Hi @ddribeiro do we know if the customer has updated from 4.63.1? Can you provide their current version before I try to repro please?

[AdamBaali]

@PezHub they are running 4.71.1 running one version behind latest

[PezHub]

QA Notes:

I was able to reproduce what the customer is seeing using either mdm_enrolled or fleet_enrolled as the trigger. I used a script with curl commands and API calls to try to simulate their automation and am happy to share that with the engineer that grabs this ticket.

Steps:

1. Start script which polls the activities API for fleet_enrolled (or mdm_enrolled)
2. I manually kick off an enrollment - I tried ADE (with and without a custom fleetd bootstrap installer) and Manual enrollment
3. Once the activity is created it grabs the host's serial and host id
4. Transfers it to Team B
5. I see the 200 OK
6. Host enrolls successfully but remains on No Team

[marko-lisica]

Thanks @PezHub, I moved this to "ready to estimate".

cc @georgekarrv

[georgekarrv]

Putting a 2 for the timebox investigation to figure out how this is happening

[MagnusHJensen]

@PezHub please send that script my way.

I tried removing any relations to the device, and reset the device.

Setup a poller, that transfer team based on mdm_enrolled activity, which it does successfully, however the device never "jumps back" to the old team.

[MagnusHJensen]

Asked @PezHub to reproduce again, after finding a small issue in his script. I can't reproduce, with mac ADE or iPhone manual enrolment, it always stay in the team I transferred it to when seeing mdm_enrolled activity, even after fleet_enrolled appears.

However I can see in my fleetd configuration (only on mac) that the enroll secret is of the new team, so maybe transferring happens "too fast" to reproduce? Wil give it a try with delay.

Still unable if waiting 10 seconds before transferring team after receiving mdm_enrolled.

Adding a sleep of 20 seconds after receiving mdm_enrolled and then transferring team, allows the fleetd profile to be delivered with the enroll secret of default no team, overriding it when fleetd enrolls, verified by checking the fleetd configuration profile and it's enroll secret.

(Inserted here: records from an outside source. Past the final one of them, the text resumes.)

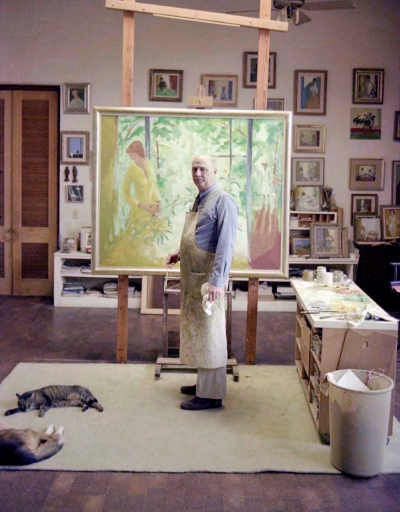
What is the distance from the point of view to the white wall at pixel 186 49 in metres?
7.38

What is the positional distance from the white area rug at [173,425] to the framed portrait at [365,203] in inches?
132

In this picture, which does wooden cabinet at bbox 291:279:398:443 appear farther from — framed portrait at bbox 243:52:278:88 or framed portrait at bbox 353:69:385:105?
framed portrait at bbox 353:69:385:105

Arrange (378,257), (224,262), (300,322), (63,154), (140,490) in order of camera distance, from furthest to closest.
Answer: (63,154) < (378,257) < (300,322) < (224,262) < (140,490)

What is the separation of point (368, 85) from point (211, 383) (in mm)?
4899

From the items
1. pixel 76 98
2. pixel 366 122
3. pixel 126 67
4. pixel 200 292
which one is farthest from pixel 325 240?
pixel 200 292

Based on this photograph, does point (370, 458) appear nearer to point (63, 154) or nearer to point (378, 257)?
point (378, 257)

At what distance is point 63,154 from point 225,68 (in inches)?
87.3

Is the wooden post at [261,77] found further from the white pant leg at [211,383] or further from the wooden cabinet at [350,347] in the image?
the wooden cabinet at [350,347]

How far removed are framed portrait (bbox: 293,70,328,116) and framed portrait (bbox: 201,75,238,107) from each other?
2.45 feet

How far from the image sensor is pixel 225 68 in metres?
7.41

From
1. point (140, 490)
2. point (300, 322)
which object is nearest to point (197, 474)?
point (140, 490)

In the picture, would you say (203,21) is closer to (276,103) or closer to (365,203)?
(276,103)

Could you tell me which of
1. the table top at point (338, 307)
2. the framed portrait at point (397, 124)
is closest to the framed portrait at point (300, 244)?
the framed portrait at point (397, 124)

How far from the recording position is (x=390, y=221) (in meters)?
7.52
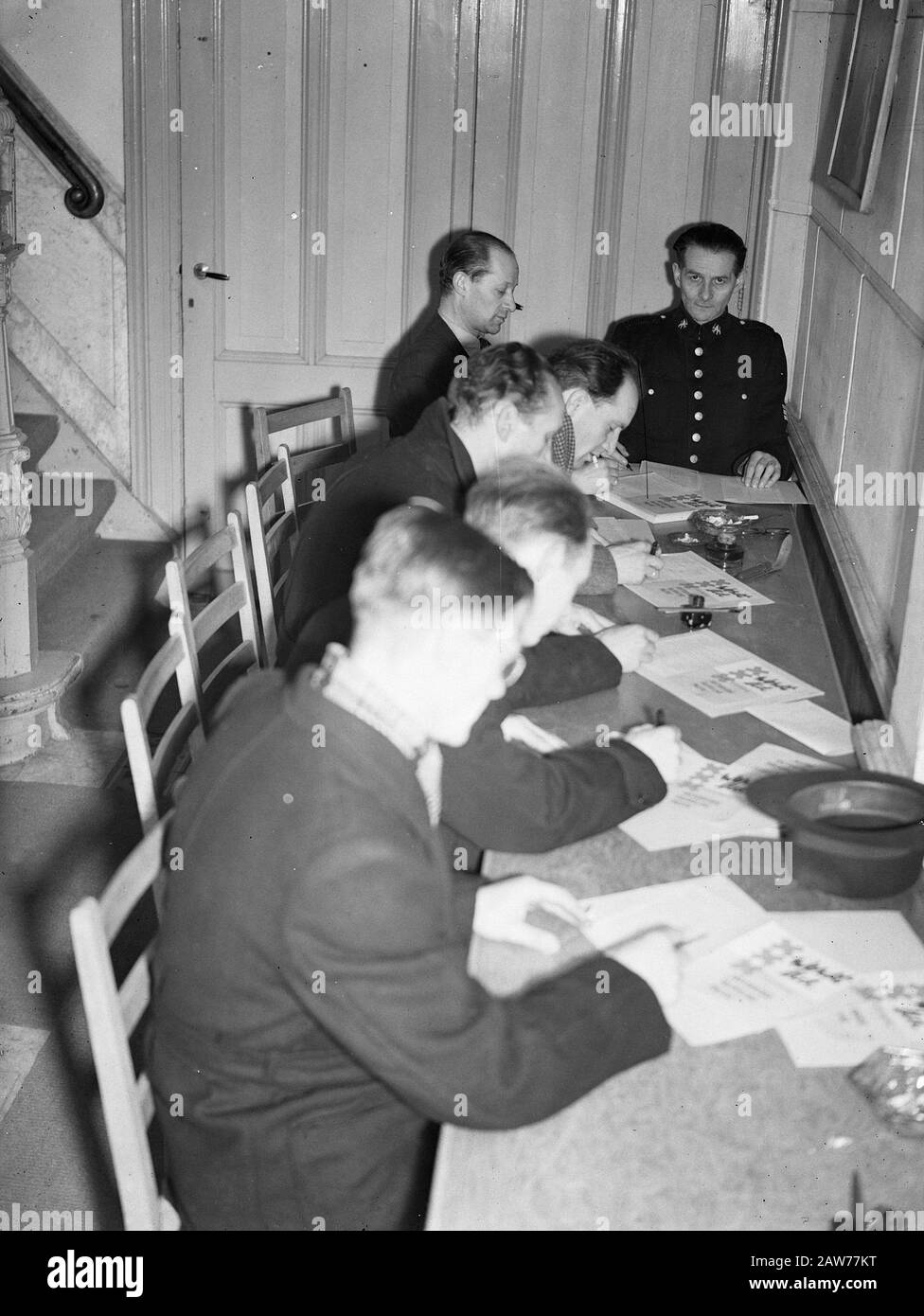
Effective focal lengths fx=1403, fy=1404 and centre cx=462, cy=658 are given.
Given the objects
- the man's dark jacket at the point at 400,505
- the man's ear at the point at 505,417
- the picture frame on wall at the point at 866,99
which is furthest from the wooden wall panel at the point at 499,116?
the man's ear at the point at 505,417

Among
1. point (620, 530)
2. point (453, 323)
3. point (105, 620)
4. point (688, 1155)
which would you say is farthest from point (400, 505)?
point (105, 620)

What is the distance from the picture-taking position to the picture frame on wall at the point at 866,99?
301 cm

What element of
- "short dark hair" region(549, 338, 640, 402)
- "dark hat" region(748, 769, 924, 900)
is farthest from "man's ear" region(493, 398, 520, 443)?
"dark hat" region(748, 769, 924, 900)

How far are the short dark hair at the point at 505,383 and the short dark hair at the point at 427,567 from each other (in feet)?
3.66

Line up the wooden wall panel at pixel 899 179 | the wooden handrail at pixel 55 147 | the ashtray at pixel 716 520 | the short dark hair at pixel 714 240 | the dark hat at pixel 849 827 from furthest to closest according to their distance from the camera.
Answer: the wooden handrail at pixel 55 147 < the short dark hair at pixel 714 240 < the ashtray at pixel 716 520 < the wooden wall panel at pixel 899 179 < the dark hat at pixel 849 827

It gets overwritten here: https://github.com/fleetdm/fleet/blob/baedfd083a96d7ebfae91ac20ec4ed7b0abdff64/server/datastore/mysql/hosts.go#L2233 which is called when Orbit enrolls a host, could also happen with osquery only enrolling.

Could a desired solution be to check if the device is already MDM enrolled? If so then, avoid setting the team on osquery or orbit enrolls.

cc @georgekarrv

@ddribeiro Is deebradel still delaying by 10 seconds? Based on what I can find, delaying should only make this more frequent if the server is sending the profile before those 10 seconds.

[MagnusHJensen]

@marko-lisica FYI, I moved this back to drafting as @georgekarrv mentioned yesterday.

Should I remove it from the MDM board?

[georgekarrv]

Just thinking out loud here. Could we make a transfer 'sticky' for enrollment.

eg: Host is mdm enrolled in team A, api call is run to transfer host to team B.

For the next 30m enrollment based team changes (eg lookup based on enrollment key) will be ignored and the host remains in the current team.

New api calls to transfer the host to team C even during the 30m window would still work though that then resets the 30m timer and makes it stick to team C.

@MagnusHJensen @marko-lisica @noahtalerman @JordanMontgomery thoughts?